Comincia a compiersi il dramma del francese Trousselier, dopo le sfortune già patite andando verso Roma: prima una foratura e poi un’altra ancora, mentre un simil incidente accade anche al fido compagno di squadra Pottier, che aveva il compito di aiutarlo a riavvicinare la testa della corsa. È il “trio della sfortuna”, perché assieme ai due procede il citato Oriani.

Ad un certo punto il Dio dei corridori s’infuria e si vendica: dalle parti di Arezzo, un erpice ha perduto un grosso chiodo, sul quale si trova a passare la “Zust” di Costamagna, costretta ad una sosta imprevista per riparare il danno riportato dal pneumatico.

“Le miserie di Monsù Trousselier” non sono ancora finite: dopo una sosta ad Arezzo per riparare l’ennesima foratura, il francese riparte per incappare poco più avanti in un ben più grave danno, un guasto al mozzo della ruota posteriore, la cui riparazione lo impegnerà per molto tempo.

Il momento è difficile anche per Gerbi che si stacca a seguito delle accelerazioni in testa alla corsa. Corre con due fasciature alle ginocchia e avverte forti dolori alle congiunture. Con lui marcia anche Lampaggi che, pur non essendo suo compagno di formazione, decide di fermarsi per attenderlo ma, non vedendolo sopraggiungere, opterà poi per proseguire da solo. Queste traversie non minano l’affetto per l’astigiano: è ancora il corridore più acclamato dai tifosi, che continuano imperterriti ad osannarlo, arrivando pure a fermare l’Itala di Cougnet per chiedere informazioni sul loro beniamino.

Percorrendo le strade del Valdarno, ad una sessantina di chilometri dalla conclusione la corsa comincia a delinearsi. Ganna lascia nuovamente il passo al temuto Rossignoli, ritenuto dai giornalisti una ”spada di Damocle” per tutti i pretendenti al successo finale. Dietro inseguono Corlaita, i due Azzini, Galetti e Chiodi. Dopo Figline, ultimo rifornimento, su questo gruppetto si porta Sala, mentre Chiodi evade e va ad aggiungersi ai due di testa.

### [Descrizione del compito]
Come prosegue la cronaca della corsa ciclistica dopo l'ultima frase? Scrivi il seguito. I record sono materiale separato e non fanno parte della cronaca della corsa ciclistica.

### [Record forniti]
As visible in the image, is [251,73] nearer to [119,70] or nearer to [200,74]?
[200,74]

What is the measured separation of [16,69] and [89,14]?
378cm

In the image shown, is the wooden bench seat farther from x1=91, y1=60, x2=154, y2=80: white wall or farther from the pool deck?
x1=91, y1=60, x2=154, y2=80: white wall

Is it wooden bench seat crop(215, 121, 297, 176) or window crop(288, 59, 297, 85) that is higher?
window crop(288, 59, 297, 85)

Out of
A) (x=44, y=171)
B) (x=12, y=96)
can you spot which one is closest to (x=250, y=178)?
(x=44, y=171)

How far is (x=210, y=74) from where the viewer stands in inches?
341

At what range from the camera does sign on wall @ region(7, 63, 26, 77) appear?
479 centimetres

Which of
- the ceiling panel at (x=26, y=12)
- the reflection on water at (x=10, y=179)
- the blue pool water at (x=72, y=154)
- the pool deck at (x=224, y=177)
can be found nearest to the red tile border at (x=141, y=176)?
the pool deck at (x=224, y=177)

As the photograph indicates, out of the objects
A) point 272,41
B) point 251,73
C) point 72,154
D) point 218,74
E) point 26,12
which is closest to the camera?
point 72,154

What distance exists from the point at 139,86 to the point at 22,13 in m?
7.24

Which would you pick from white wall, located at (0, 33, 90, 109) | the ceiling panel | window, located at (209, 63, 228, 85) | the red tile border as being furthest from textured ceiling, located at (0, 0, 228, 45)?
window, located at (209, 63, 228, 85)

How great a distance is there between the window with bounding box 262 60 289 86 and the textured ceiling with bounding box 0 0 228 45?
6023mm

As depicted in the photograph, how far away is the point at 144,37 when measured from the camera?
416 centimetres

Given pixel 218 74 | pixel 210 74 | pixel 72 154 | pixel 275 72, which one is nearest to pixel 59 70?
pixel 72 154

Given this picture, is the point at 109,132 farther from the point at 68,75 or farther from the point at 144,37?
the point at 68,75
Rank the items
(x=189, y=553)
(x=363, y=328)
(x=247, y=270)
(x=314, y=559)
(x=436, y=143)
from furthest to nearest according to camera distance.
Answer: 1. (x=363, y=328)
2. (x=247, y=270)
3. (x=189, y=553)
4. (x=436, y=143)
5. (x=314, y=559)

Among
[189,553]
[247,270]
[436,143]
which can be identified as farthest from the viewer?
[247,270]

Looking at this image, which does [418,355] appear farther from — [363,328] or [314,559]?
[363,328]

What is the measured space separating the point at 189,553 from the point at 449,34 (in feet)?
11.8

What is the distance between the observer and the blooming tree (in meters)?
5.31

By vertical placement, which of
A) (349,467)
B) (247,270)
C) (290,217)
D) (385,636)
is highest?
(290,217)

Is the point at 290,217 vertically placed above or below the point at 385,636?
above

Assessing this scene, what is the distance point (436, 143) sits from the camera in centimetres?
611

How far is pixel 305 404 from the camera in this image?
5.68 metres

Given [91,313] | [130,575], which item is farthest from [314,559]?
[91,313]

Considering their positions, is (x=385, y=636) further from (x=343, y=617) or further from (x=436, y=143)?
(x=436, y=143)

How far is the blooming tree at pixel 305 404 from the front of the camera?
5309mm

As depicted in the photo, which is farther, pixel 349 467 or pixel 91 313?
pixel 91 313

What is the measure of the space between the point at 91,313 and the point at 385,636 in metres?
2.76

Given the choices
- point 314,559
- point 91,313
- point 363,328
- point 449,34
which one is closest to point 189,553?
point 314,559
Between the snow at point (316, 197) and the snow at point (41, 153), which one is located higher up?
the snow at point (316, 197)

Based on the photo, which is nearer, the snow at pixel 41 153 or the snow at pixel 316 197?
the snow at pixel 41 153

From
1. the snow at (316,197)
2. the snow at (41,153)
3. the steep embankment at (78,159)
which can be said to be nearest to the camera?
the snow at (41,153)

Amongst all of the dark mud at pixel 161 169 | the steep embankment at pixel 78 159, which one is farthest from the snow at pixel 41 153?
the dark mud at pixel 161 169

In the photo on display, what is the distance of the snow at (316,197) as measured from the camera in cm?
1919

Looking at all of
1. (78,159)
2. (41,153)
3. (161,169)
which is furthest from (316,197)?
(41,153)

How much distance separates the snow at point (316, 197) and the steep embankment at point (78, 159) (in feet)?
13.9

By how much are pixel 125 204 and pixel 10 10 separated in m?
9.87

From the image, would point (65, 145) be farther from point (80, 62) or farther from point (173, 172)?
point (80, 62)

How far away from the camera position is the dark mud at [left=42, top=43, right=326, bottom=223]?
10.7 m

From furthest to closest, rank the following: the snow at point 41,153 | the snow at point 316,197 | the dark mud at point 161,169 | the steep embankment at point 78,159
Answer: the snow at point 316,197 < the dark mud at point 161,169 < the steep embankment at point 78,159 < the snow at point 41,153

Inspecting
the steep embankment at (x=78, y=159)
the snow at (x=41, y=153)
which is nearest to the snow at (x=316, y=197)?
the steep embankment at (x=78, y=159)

### [Risultato]
Firenze si avvicina e gli ultimi 20 Km sono presidiati dai volontari preposti dal comitato locale, armati di tutto punto (fucili compresi). Ci sono anche i pompieri: dopo i disagi patiti nelle tappe iniziali, si tratta dell’organizzazione d’arrivo migliore, più vasta e completa, vista finora.

Nella girandola di forature è coinvolto anche Ganna, appiedato ad una decina di chilometri dalla conclusione. Gli avversari avvertono il momento di difficoltà del capoclassifica ed agiscono di conseguenza, aumentando la velocità. Davanti premono a tutta sui pedali mentre il varesino riesce a tornare in sella dopo una sosta di cinque minuti. Il disagio l’ha trasformato in un’autentica furia, in “una valanga umana che precipita, che balza, è un bolide umano lanciato lungo una via bianca che accieca, in un parossismo di forza cosciente e di furore”. Sono le parole con le quali Armando Cougnet, sulla Gazzetta dell’indomani, anticipa l’annuncio del secondo successo consecutivo di Ganna: infatti, “El Luisin” non solo riesce a riacciuffare gli avversari, ma si prende il lusso di batterli imperiosamente in volata.

I tifosi fiorentini impazziscono per l’impresa del varesino, invadendo il velodromo delle Cascine. Neanche l’ottimo servizio d’ordine riesce a trattenerli. Si dovrebbe ora disputare un’ultima gara, un giro di pista che assegnerà un trofeo speciale messo in palio dagli amministratori della “città del giglio”. Ma l’entusiasmo popolare ne impedisce lo svolgimento ed agli organizzatori non rimane che proporre un giro d’onore simbolico, aperto da Ganna, Galetti e Corlaita, i primi tre piazzati di giornata.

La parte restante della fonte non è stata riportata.